### Exercise brief
Copy every item below word for word, omitting the pictures from your answer.

### Material supplied

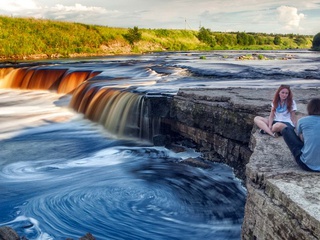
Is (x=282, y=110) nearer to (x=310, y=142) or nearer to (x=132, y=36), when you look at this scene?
(x=310, y=142)

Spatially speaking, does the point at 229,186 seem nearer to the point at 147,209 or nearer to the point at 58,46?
the point at 147,209

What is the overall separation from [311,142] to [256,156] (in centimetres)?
114

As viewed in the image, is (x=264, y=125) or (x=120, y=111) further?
(x=120, y=111)

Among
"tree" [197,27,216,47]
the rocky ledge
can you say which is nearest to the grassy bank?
"tree" [197,27,216,47]

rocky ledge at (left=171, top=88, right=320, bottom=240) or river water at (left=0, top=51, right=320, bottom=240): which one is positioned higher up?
rocky ledge at (left=171, top=88, right=320, bottom=240)

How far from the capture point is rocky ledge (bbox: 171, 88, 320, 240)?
3916 millimetres

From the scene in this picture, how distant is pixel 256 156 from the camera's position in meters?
5.78

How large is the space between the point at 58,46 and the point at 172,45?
1345 inches

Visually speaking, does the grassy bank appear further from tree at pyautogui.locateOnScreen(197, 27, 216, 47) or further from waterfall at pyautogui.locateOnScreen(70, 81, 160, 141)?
waterfall at pyautogui.locateOnScreen(70, 81, 160, 141)

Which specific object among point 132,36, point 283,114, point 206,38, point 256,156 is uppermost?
point 206,38

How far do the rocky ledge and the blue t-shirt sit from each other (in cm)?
17

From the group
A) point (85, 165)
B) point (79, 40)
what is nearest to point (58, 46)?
point (79, 40)

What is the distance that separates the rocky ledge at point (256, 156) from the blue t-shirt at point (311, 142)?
0.17m

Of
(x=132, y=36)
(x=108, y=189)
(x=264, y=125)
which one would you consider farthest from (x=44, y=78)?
(x=132, y=36)
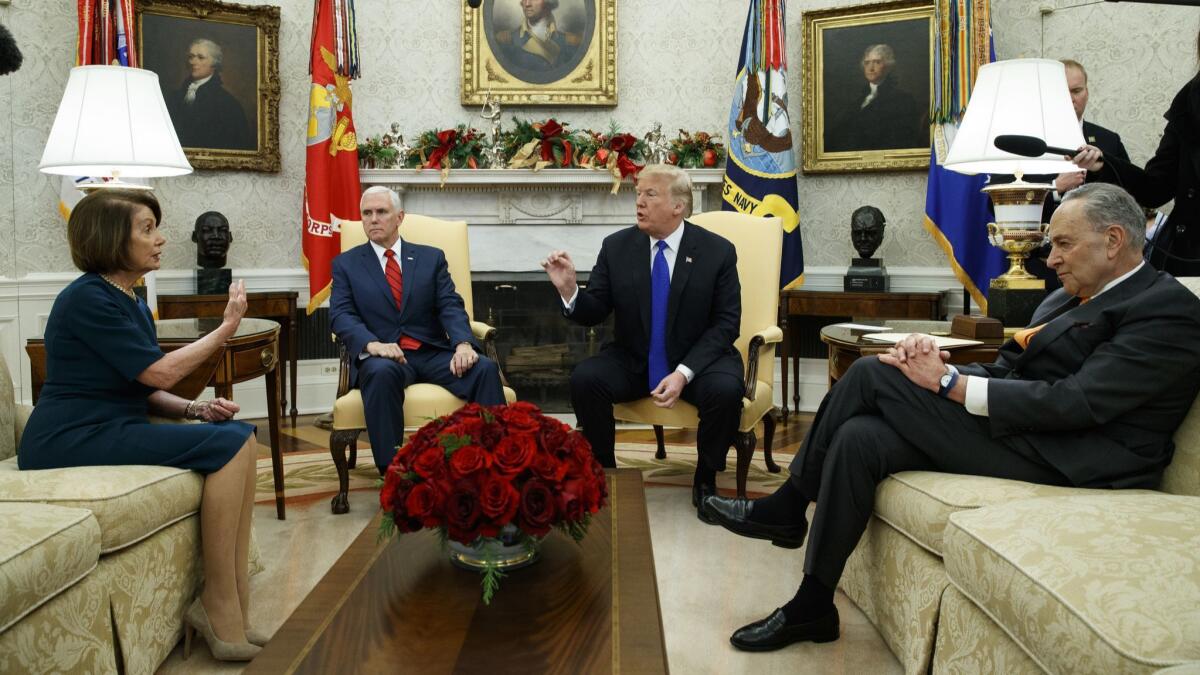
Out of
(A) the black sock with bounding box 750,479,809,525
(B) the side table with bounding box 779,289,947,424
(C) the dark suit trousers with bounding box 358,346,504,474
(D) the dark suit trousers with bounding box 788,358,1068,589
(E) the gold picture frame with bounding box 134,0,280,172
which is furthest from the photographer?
(E) the gold picture frame with bounding box 134,0,280,172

### Result below
Is (x=282, y=110) nearer to (x=310, y=142) or nearer to (x=132, y=36), when you look at this scene?
(x=310, y=142)

Spatially speaking, does the point at 229,186 seem nearer to the point at 147,209 or nearer to the point at 58,46?
the point at 147,209

What is the overall separation from [311,142] to [256,156] (in centimetres)?
114

As viewed in the image, is (x=264, y=125) or (x=120, y=111) further?
(x=120, y=111)

Among
"tree" [197,27,216,47]
the rocky ledge
can you say which is nearest to the grassy bank?
"tree" [197,27,216,47]

rocky ledge at (left=171, top=88, right=320, bottom=240) or river water at (left=0, top=51, right=320, bottom=240): which one is positioned higher up?
rocky ledge at (left=171, top=88, right=320, bottom=240)

How far from the capture point is rocky ledge (bbox: 171, 88, 320, 240)?
3916 millimetres

From the scene in this picture, how distant is pixel 256 156 from the camera's position in meters?
5.78

How large is the space between the point at 58,46 and the point at 172,45?
1345 inches

Visually speaking, does the grassy bank appear further from tree at pyautogui.locateOnScreen(197, 27, 216, 47) or further from waterfall at pyautogui.locateOnScreen(70, 81, 160, 141)?
waterfall at pyautogui.locateOnScreen(70, 81, 160, 141)

Which specific object among point 132,36, point 283,114, point 206,38, point 256,156 is uppermost?
point 206,38

How far do the rocky ledge and the blue t-shirt sit from each other (in cm)?
17

From the group
A) point (85, 165)
B) point (79, 40)
what is nearest to point (58, 46)?
point (79, 40)

What is the distance that separates the rocky ledge at point (256, 156) from the blue t-shirt at point (311, 142)?
0.17m

Of
(x=132, y=36)
(x=108, y=189)
(x=264, y=125)
which one would you consider farthest from (x=44, y=78)?
(x=132, y=36)
Out of
(A) the black sock with bounding box 750,479,809,525
(B) the side table with bounding box 779,289,947,424
(C) the dark suit trousers with bounding box 358,346,504,474
(D) the dark suit trousers with bounding box 788,358,1068,589
(E) the gold picture frame with bounding box 134,0,280,172
which is furthest from the photographer?
(E) the gold picture frame with bounding box 134,0,280,172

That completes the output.